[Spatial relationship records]
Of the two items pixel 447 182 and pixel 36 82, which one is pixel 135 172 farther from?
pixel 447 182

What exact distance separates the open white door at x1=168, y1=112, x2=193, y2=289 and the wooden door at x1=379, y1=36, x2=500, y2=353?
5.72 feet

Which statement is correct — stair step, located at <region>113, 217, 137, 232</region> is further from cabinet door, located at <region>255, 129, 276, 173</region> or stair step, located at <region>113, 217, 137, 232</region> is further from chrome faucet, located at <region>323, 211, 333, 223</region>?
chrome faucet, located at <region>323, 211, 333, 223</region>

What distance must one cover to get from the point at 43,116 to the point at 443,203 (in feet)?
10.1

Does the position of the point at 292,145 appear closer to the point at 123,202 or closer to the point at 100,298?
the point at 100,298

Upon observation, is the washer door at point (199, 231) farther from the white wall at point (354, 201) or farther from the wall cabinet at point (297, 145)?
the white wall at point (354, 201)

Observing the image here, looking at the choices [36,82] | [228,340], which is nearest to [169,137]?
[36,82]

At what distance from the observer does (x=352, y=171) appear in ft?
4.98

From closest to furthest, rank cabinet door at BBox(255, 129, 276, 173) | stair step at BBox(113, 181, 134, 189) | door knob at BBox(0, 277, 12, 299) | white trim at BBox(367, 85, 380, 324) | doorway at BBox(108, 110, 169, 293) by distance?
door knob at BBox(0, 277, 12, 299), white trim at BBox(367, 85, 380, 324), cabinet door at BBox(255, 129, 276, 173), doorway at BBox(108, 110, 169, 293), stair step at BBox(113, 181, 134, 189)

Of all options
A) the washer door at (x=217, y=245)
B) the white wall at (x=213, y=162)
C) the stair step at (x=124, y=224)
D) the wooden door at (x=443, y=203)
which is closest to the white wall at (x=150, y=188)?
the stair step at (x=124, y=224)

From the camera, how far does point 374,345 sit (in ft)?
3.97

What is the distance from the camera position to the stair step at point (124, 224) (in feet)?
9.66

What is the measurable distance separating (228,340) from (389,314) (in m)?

TASK DETAILS: Express the material as a Markdown table with the columns Row and Line. Begin at the line that contains "What is the distance", stop after the end of the material, number each nonblank line in Row, and omit blank lines.

ANSWER TO THIS PROBLEM:
| Row | Line |
|---|---|
| 1 | What is the distance from the camera position to the stair step at point (124, 224) (in feet)? |
| 2 | 9.66 |
| 3 | What is the measurable distance separating (228,340) from (389,314) (in m)? |